Про существование Кифы Тихоновича Маркел узнал случайно, когда ему заказали хитрую бочку со скамеечкой внутри и тайными дырками для воздуха и обзора. Заказчиком был целовальник Сидор. Отсчитав пятнадцать рублёв — цену, за которую можно коровёнку сторговать, Сидор велел держать язык за зубами. Да Маркел и сам не дурак, понимал, что таковая бочка не для солений предназначена. Хотел было даже от работы отказаться, но рассудил, что мало ли какая блажь заказчику в голову стукнет, да и деньги были нужны — Егорушка недужил, приходилось лекарю платить и няньку нанимать.
А через какое-то время к нему во двор явился нарочный от Сидора и шепнул, мол, Кифа Тихонович весьма доволен работой и велел обращаться, если будет надобность какое дельце обстряпать. И подмигнул лихо, по-разбойничьи, так что Маркела в жар бросило, и он дал зарок больше ни за какие деньги с Сидором не связываться.
Но не зря присказка бытует: «Никогда не зарекайся». Взяла нужда за горло — и побежал, как крапивой настёганный.
Масляная лампада на столе освещала маленькую комнатёнку без окон, два шага на два. Было жарко натоплено, но не душно. Тёмным пятном пласталась на полу медвежья шкура. На широкой лавке у стены лежало пёстрое покрывало и вместо подголовника — свёрнутый домотканый коврик. Ещё одна лампада из венецианского стекла освещала лик Спасителя в красном углу. Когда Маркел зашёл, то от потока воздуха лампада качнулась и по стенам заплескались розовые тени.

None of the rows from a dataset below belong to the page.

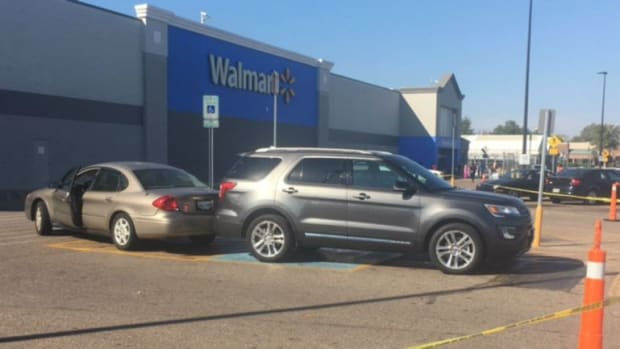 Woman Dies After Being Hit By Own Car At Walmart Promo Image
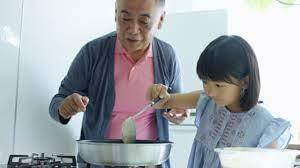 Old Man Young Girl Kitchen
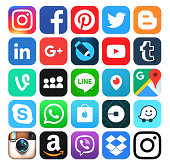 Popular social media icons printed on white paper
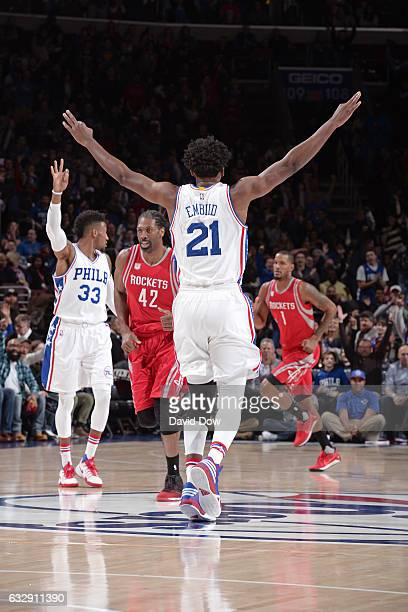 Joel Embiid of the Philadelphia 76ers celebrates a three point basket basket durig the game against the Houston Rockets at Wells Fargo Center on...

Отдавая дань хозяину, Маркел степенно перекрестился на икону и, хотя комната была пуста, громко произнёс:
— Мир дому сему.
— Дверь-то затвори, сквозняк делаешь, — будто бы ниоткуда прозвучал густой мужской голос.
Под столом что-то завозилось, зашерудило, будто кошка чихнула, и из-под столешницы показалась трёпанная седая голова с рваными ноздрями и глубокими морщинами на лбу.